Hoisted from the Washington Monthly's Archives: Nicholas Confessore on Paul Krugman
From December
Nick Confessore:
Comparative Advantage: Paul Krugman, who has written a column twice-weekly for The New York Times since January 2000, is essential reading for the Age of Bush…. Mention his name at a Washington dinner party, and at least a few people are bound to rave--or curse…. Krugman has been the columnist every Democrat in the country feels they need to read--and every Bush Republican loves to hate. Krugman's primacy is based largely on his dominance of a particular intellectual niche… he is almost alone in analyzing the most important story in politics in recent years--the seamless melding of corporate, class, and political party interests at which the Bush administration excels…. Krugman, whether puncturing the fuzzy math of Bush's tax cut or eviscerating the deceptive accounting behind Bush's Social Security plans or highlighting the corruption behind Dick Cheney's energy task force, has nearly always been the first mainstream writer to describe--and condemn--Bushonomics in plain English…. His columns aren't about trade theory or stochastic calculus, but about flagrant deceptions and fourth-grade arithmetic. What makes Krugman interesting, in short, is not just why he writes what he writes. It's why nobody else does.
"This is not what I do. This is not who I am," Krugman sighs…. "This is not my natural habitat. Sometimes, I think that if I had known what it would be like, I would never have agreed to do this column. What I really do is international trade and finance"….
Krugman is regularly attacked by fellow pundits, most exhaustively by… Andrew Sullivan and… Mickey Kaus, each of whom inveighs against Krugman….
For Krugman devotees, however, the main appeal is his proclivity for writing things before it is okay to write them. Journalists may love to break news, but they hate to contradict the narratives that crystallize around particular politicians or policies. Late last winter, for instance, the established storyline on California's energy crisis was that Left Coasters had only themselves to blame: the state had passed a flawed deregulation law…. [W]hile the press gave plenty of column inches to the Bush administration's preferred spin--that environmentalists had stymied the construction of needed generation capacity--few reporters gave credence to groups like Public Citizen, who blamed the crisis on market manipulation by energy companies, many of them based in Texas and enjoying close ties to the administration. But Krugman, noting that economists had long worried about the vulnerability of California's trading system to price-fixing, argued that market manipulation was the obvious culprit; otherwise, he wrote in March 2001, the power company executives "are either saints or very bad businessmen." Krugman was ignored at the time. Twenty months later--following the collapse of Enron, three federal investigations into the California crisis, and a passel of indictments against energy company officials--Krugman has been proved right….

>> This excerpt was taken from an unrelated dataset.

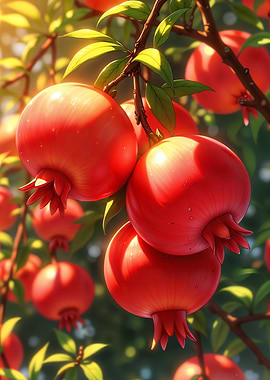 Pomegranate Tree with Ripe Fruits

"He goes against the very basic thing that people and journalists want to believe about Bush: 'Say what you want, but the guy's honest,'" says James Carville, the blunt, flamboyant host of CNN's "Crossfire." "Krugman says, no--he's a complete fraud."…
So if dismantling the facade of lies around, say, Bush's tax cut is so easy to do--and makes you the most talked-about newspaper writer in the country--why don't any other reporters or columnists do it themselves? Because doing so would violate some of the informal, but strict, rules under which Washington journalists operate. Reporters usually don't call a spade a spade, unless the lie is small or something personal. When it comes to big policy disagreements, most reporters prefer a he-said, she-said approach--and any policy with a white paper or press release behind it is presumed to be plausible and sincere, no matter how farfetched or deceptive it may be….
"He is obviously a very smart guy, basically liberal, with complicated views, who once recognized when his own side was wrong. And at some point he switched and became someone who only sees what's wrong with the other side, in fairly crude terms," says Mickey Kaus. "The Bush tax cut is based on lies. But it's not enough to criticize a policy to say that it's based on lies….
"It is considered the appropriate thing to say at a dinner party that, while Krugman is very bright, he's just too relentless on Bush," drawls James Carville. "Because to accept Krugman's facts as right makes the Washington press look like idiots."…
Right now, when it comes to analyzing the intellectual underpinnings of the Bush administration, Krugman has no competition. But as is usually the case, it might be better for everyone else if this particular monopoly didn't last.